Answer to Ministry of Fairy Tales it put the label on the wider radar, according to Valensi, attracting the attention of experimental and drone artists who might otherwise not have paid attention, and giving SVBKVLT “a bit of an experimental album”.

Abadir
Ison



Another new addition to the list is Egyptian artist Abadir, whose 2023 album Ison it was his second for the label. Abadir, aka Rami Abadir, is the editor of an Arabic music webzine Ma3azefand became involved in SVBKVLT after publishing several of its editions on the website.

“People who post on (SVBKVLT) now know him for his aesthetic, so there’s a kind of self-influence,” notes Osheyack, who says that Abadir’s music fits naturally with his and Nahash’s, and that the Icelandic trio’s upcoming SVBKVLT release a side project obliquely resembles 33EMYBW.

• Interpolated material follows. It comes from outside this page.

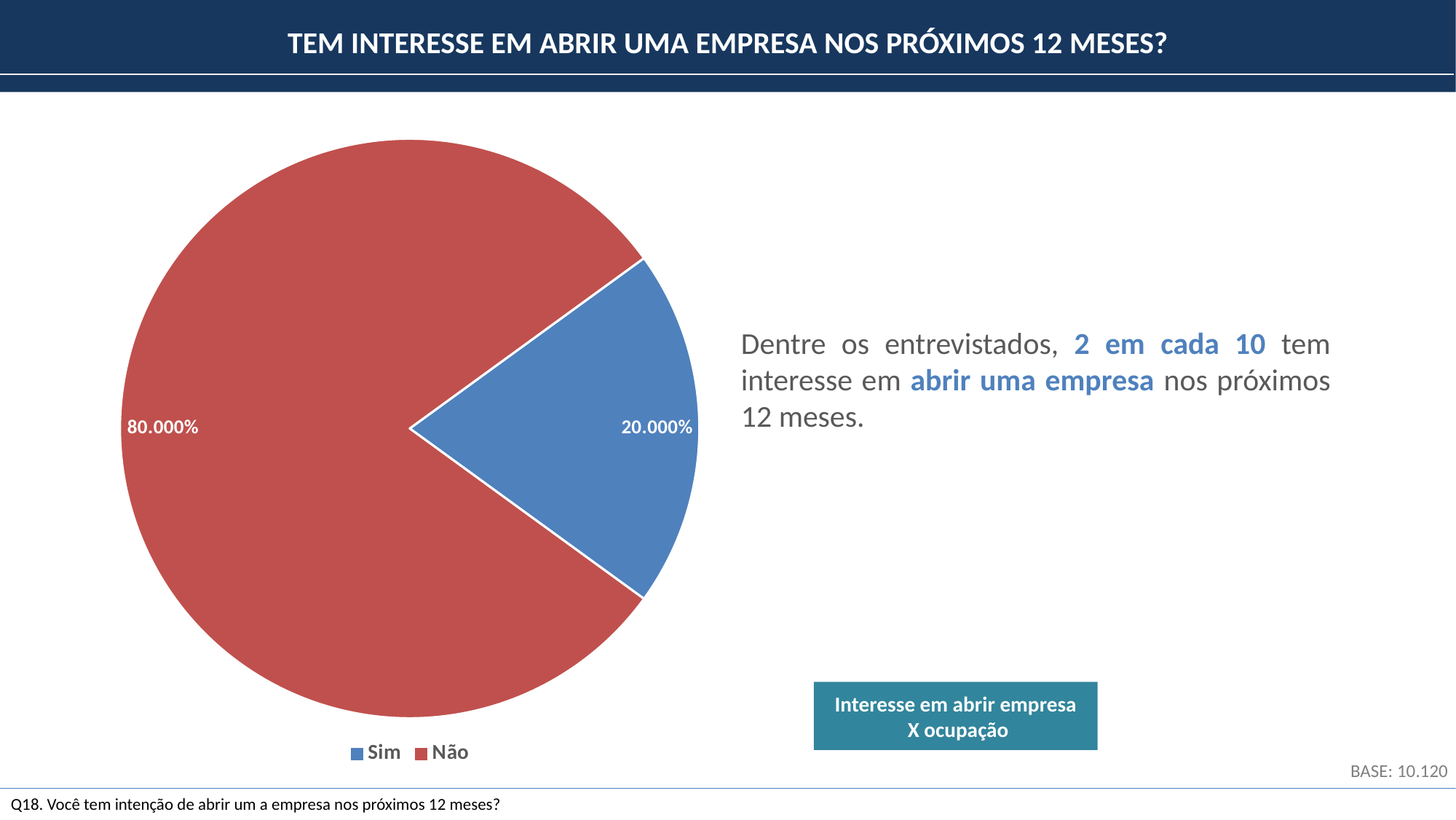
How many entries does the legend of the pie chart list? 2 Which category has the smallest slice in the pie chart? Sim What is the value for "Não" in the pie chart? 80.000% What share of the pie does the "Sim" slice represent? 20.000% How many categories does the pie chart show? 2 Which category has the largest slice in the pie chart? Não Which is larger in the pie chart, "Sim" or "Não"? Não What type of chart is shown on the slide? Pie chart What colour is the "Não" slice in the pie chart? Red What is the value for "Sim" in the pie chart? 20.000% What is the difference between the "Não" and "Sim" values in the pie chart? 60.000% What is the title of the slide containing the pie chart? TEM INTERESSE EM ABRIR UMA EMPRESA NOS PRÓXIMOS 12 MESES?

“It definitely opens up more possibilities,” founder Gaz Williams says of SVBKVLT’s decentralized horizon today. Although ALL is no longer Ground Zero, the label is based at the White Hotel in Manchester, which hosts regular SVBKVLT events. Last year, Williams was part of the label’s showcase at a medieval church in rural Italy alongside Abadir, Osheyack, Hyph11e, Swimful and Nahash.

“There’s something that ties it all together and I think it’s Gaz’s taste,” Osheyack says of the latest iteration of SVBKVLT. “It has a pretty sharp curatorial feel, and I think that’s the main line that’s continuing right now.”